[Items from a dataset]
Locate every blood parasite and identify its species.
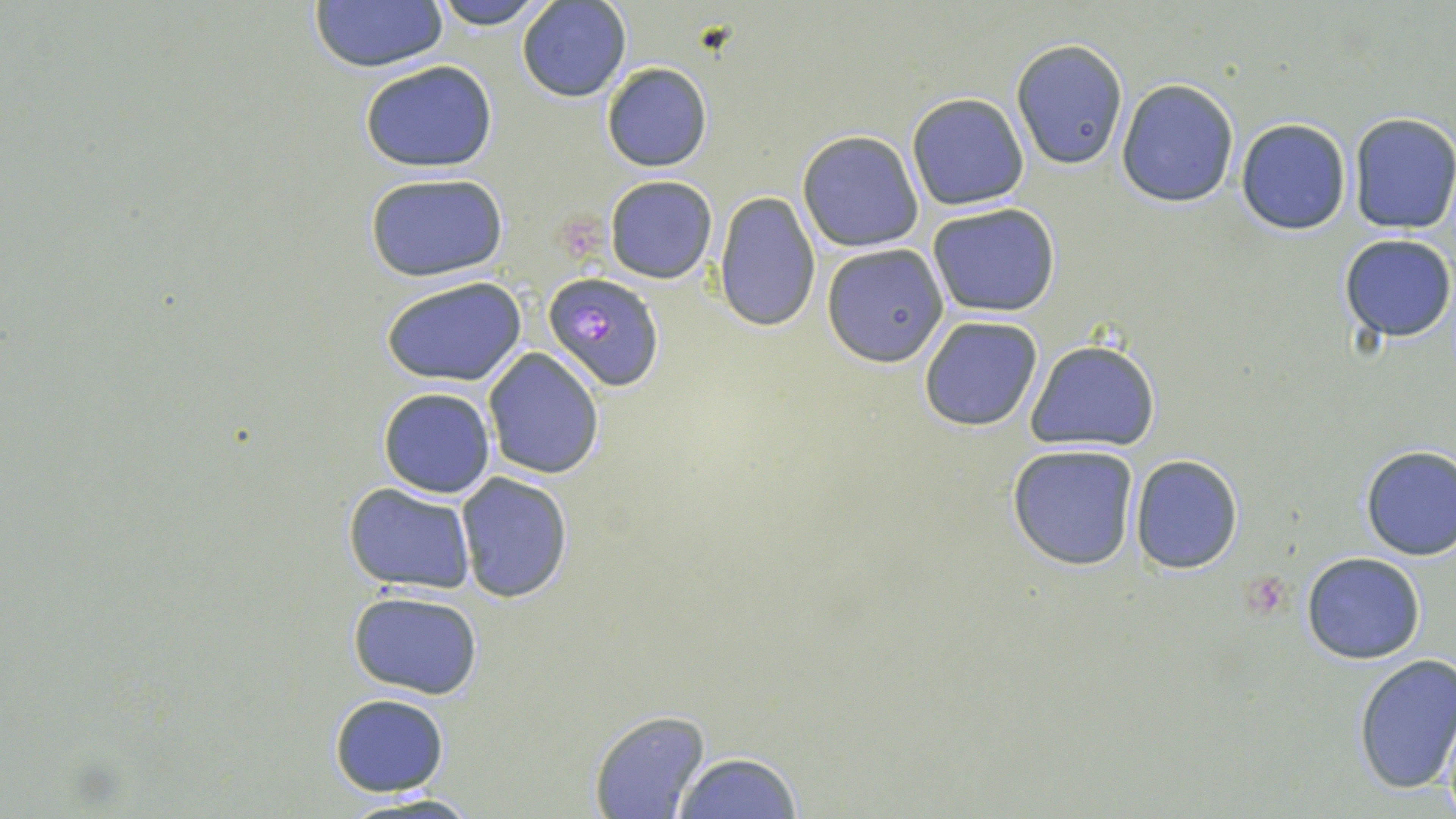
Approximate bounding boxes as (x1,y1)-(x2,y2) corner pairs in pixels.
Plasmodium falciparum-infected red blood cells: (542,272)-(666,393).
No Plasmodium ovale, Plasmodium malariae, Plasmodium vivax, Babesia divergens, or Trypanosoma brucei observed.

slide-level diagnosis = Plasmodium falciparum
modality = optical microscopy
preparation = thin blood film
magnification = 1000x
image size = 1456×819 pixels
field of view = single
uninfected red blood cell locations = approximate bounding boxes as (x1,y1)-(x2,y2) corner pairs in pixels: (428,0)-(553,28), (517,0)-(632,102), (309,2)-(448,72), (1011,37)-(1128,169), (358,60)-(499,171), (601,62)-(712,172), (1115,79)-(1240,207), (906,93)-(1030,211), (1349,112)-(1456,234), (1237,118)-(1351,235), (797,129)-(924,252), (364,170)-(509,282), (605,175)-(718,284), (712,191)-(820,332), (928,203)-(1060,316), (1340,233)-(1456,343), (820,246)-(947,365), (383,277)-(527,386), (919,315)-(1045,431), (1025,339)-(1159,451), (481,348)-(604,479), (377,388)-(495,498), (1007,443)-(1139,571), (1358,445)-(1455,561), (1129,455)-(1245,573), (455,472)-(574,605), (343,482)-(476,592), (1302,552)-(1426,664), (348,589)-(484,700), (1351,654)-(1456,797), (328,693)-(450,797), (587,709)-(710,819), (1435,719)-(1456,818), (670,751)-(805,819), (336,790)-(487,818)
stain = May-Grünwald-Giemsa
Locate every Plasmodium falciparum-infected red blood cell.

TASK GOAL: Take the stretch of lines above from the one containing "modality = optical microscopy" through the one containing "field of view = single" and repeat it exactly, adding no other line.

ANSWER SPACE:
modality = optical microscopy
preparation = thin blood film
magnification = 1000x
image size = 1456×819 pixels
field of view = single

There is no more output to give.